Nos últimos anos, o popular modelo de fast fashion - fabricação de peças que remetem à alta costura, porém com um menor custo para o consumidor e um tempo de uso reduzido - vem sendo substituído por uma nova vertente: o ultra fast fashion, na qual os produtos possuem durabilidade e preço ainda inferiores. Desse modo, as práticas de produção de marcas famosas, como Zara e H&M, são levadas ao extremo, incentivando um padrão de consumo muito acelerado e de baixo custo, com modas exageradamente passageiras. Em meio a esse novo cenário, a Shein, uma gigante e ambiciosa empresa chinesa de moda e estilo de vida, vem se destacando ao adicionar cerca de 2000 produtos por dia em seu catálogo, virando uma das marcas preferidas entre os milhões de consumidores desse novo modelo.


Com o crescimento da cultura do consumo imediatista e volátil, empresas como a Shein tendem a expandir de forma extremamente acelerada, principalmente devido aos baixos preços ofertados, que conquistam cada vez mais compradores. Contudo, uma grande questão surge nesse novo cenário da indústria da moda: quem paga o preço desses produtos extremamente baratos?



O domínio da gigante do ultra fast fashion


Para compreender o sucesso e os impactos dessa nova tendência, é importante entender a origem da Shein e o motivo de seu crescimento acelerado, principalmente quando comparado a grandes nomes do fast fashion. Nesse sentido, a empresa foi fundada na China em 2012 pelo empresário e especialista em marketing Chris Xu. Contudo, a varejista só começou a demonstrar o enorme sucesso observado hoje nos últimos três anos, especialmente devido à popularização das compras online.


Tendo como público alvo principal a geração Z¹, a companhia alcançou seu sucesso com uma enorme presença nas redes sociais, principalmente no TikTok, e parcerias com influenciadores e celebridades, como a Anitta e a Katy Perry, aumentando a sua visibilidade. Ademais, outros aspectos muito importantes são a agilidade e a variedade da empresa chinesa, que deixam muito para trás os seus competidores, que antes lideravam o mercado da moda rápida, destacando a diferença entre o tradicional fast fashion e o novo ultra fast fashion.

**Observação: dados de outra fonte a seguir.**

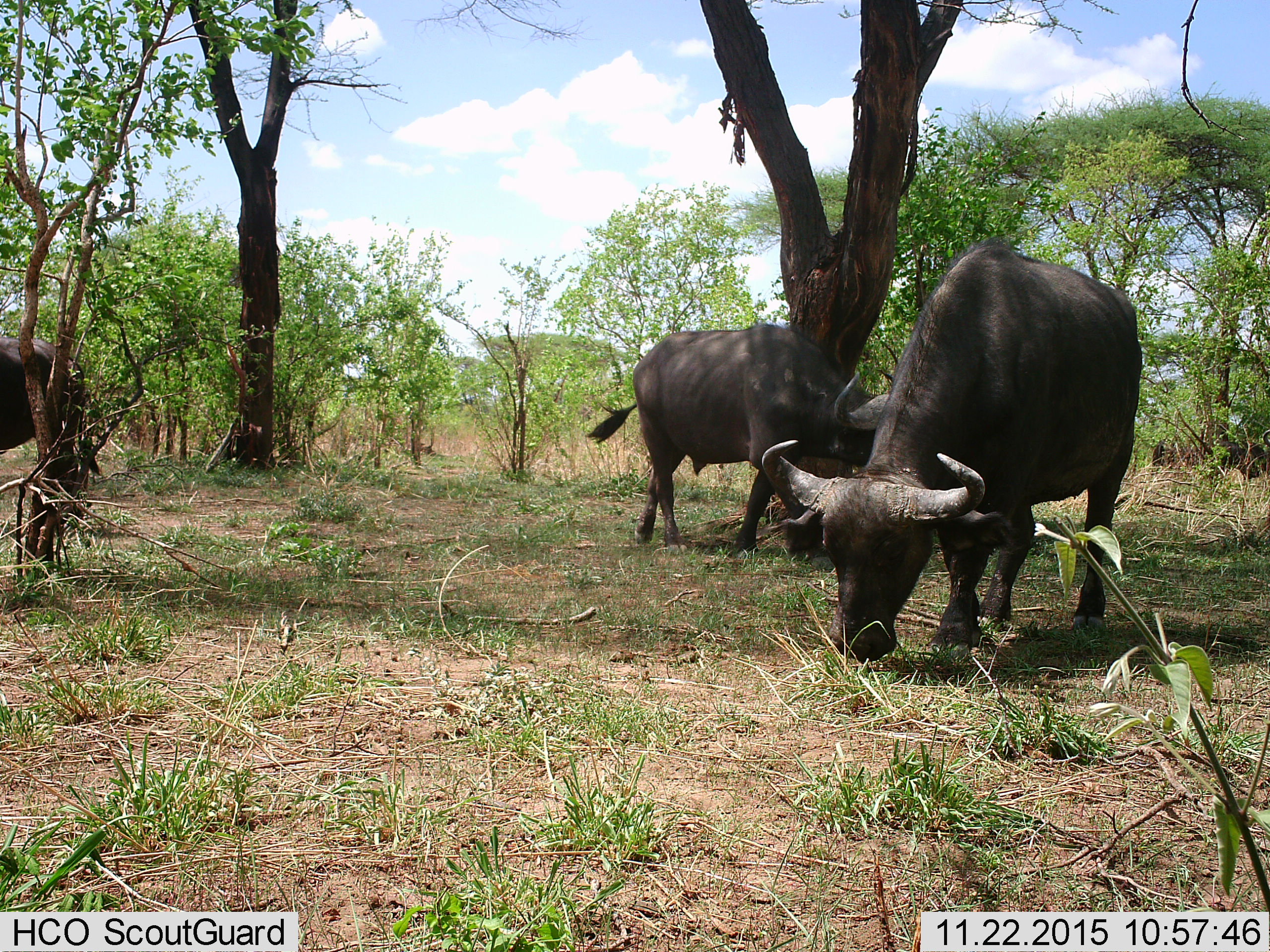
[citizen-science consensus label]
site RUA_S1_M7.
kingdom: Animalia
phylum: Chordata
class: Mammalia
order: Artiodactyla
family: Bovidae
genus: Syncerus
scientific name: Syncerus caffer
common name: african buffalo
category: buffalo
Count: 3.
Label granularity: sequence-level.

Disponibilizando uma série de micro coleções todos os dias por um preço acessível que faz seus consumidores aceitarem a baixa qualidade do produto, a Shein conquistou o coração de clientes em mais de 150 países. Sendo assim, com uma estratégia de negócio aparentemente simples, a empresa cresceu de forma surpreendente e, atualmente, é avaliada em mais de US$ 100 bilhões, estando entre as três startups mais valiosas do mundo, atrás apenas da ByteDance, dona do TikTok, e da SpaceX, companhia de viagens espaciais do Elon Musk.


Baixos preços, altos custos


Não é novidade alguma que diversas indústrias possuem um impacto extremamente negativo no meio ambiente, contudo, é estimado que o setor têxtil seja responsável sozinho por, pelo menos, 8% das emissões mundiais de gases de efeito estufa e por 20% da poluição industrial das águas residuais, estando, assim, entre os setores mais poluentes no mundo. A partir disso, com o fortalecimento das marcas de fast e ultra fast fashion, esse cenário tende apenas a piorar, devido aos produtos de baixa durabilidade, que podem chegar até a serem utilizados uma única vez.

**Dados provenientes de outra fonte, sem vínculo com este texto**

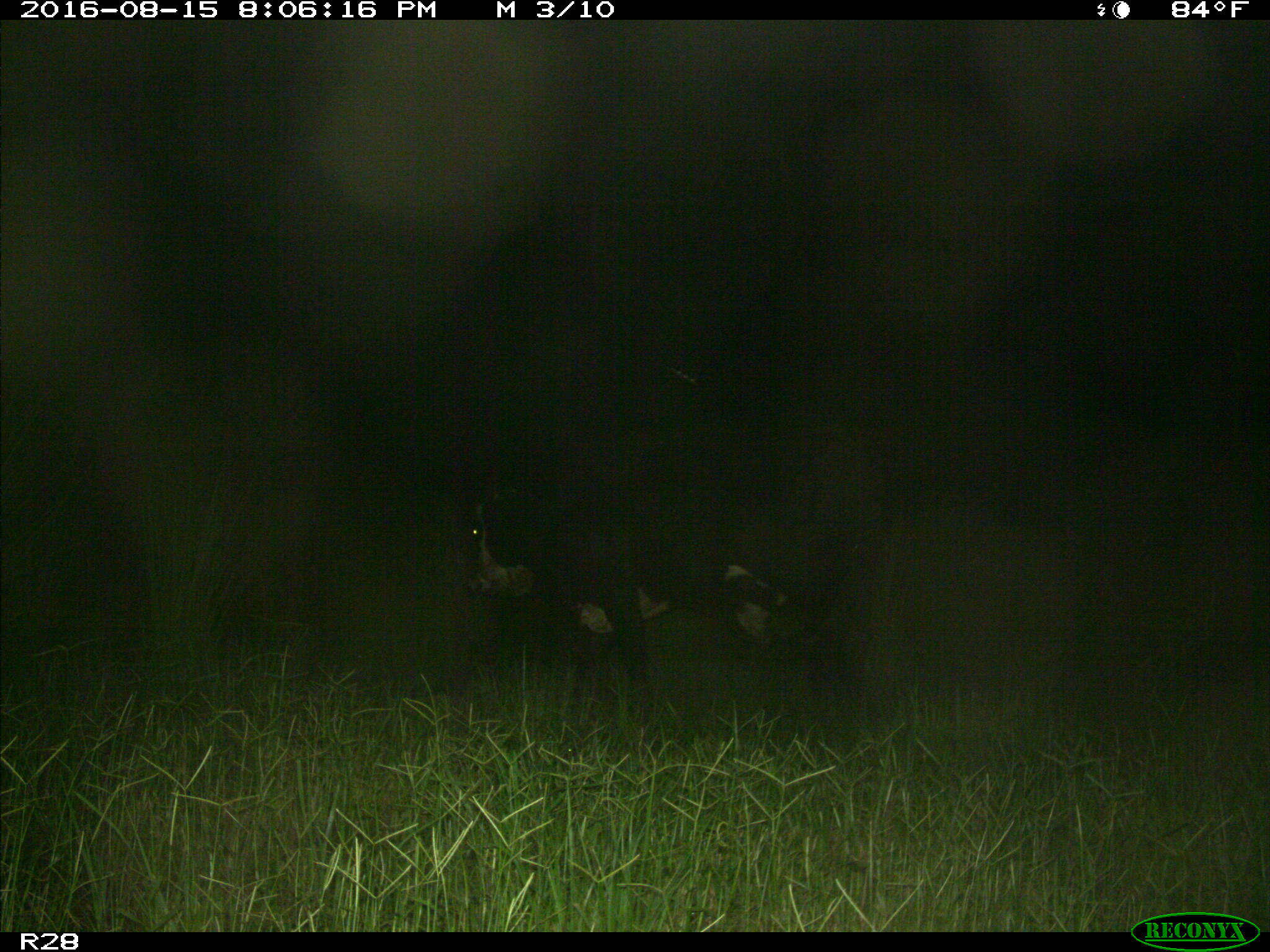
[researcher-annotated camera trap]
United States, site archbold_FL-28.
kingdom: Animalia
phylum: Chordata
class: Mammalia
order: Artiodactyla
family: Bovidae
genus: Bos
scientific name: Bos taurus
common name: domestic cow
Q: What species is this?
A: Bos taurus (domestic cow).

Atualmente, as peças de fast fashion são usadas, em média, 5 vezes pelos consumidores antes de serem descartadas, em comparação às roupas de marcas slow fashion², utilizadas cerca de 50 vezes. Com isso, a produção total de roupas vem aumentando nas últimas décadas, com uma fabricação anual estimada entre 100 e 150 bilhões de peças por ano mundialmente.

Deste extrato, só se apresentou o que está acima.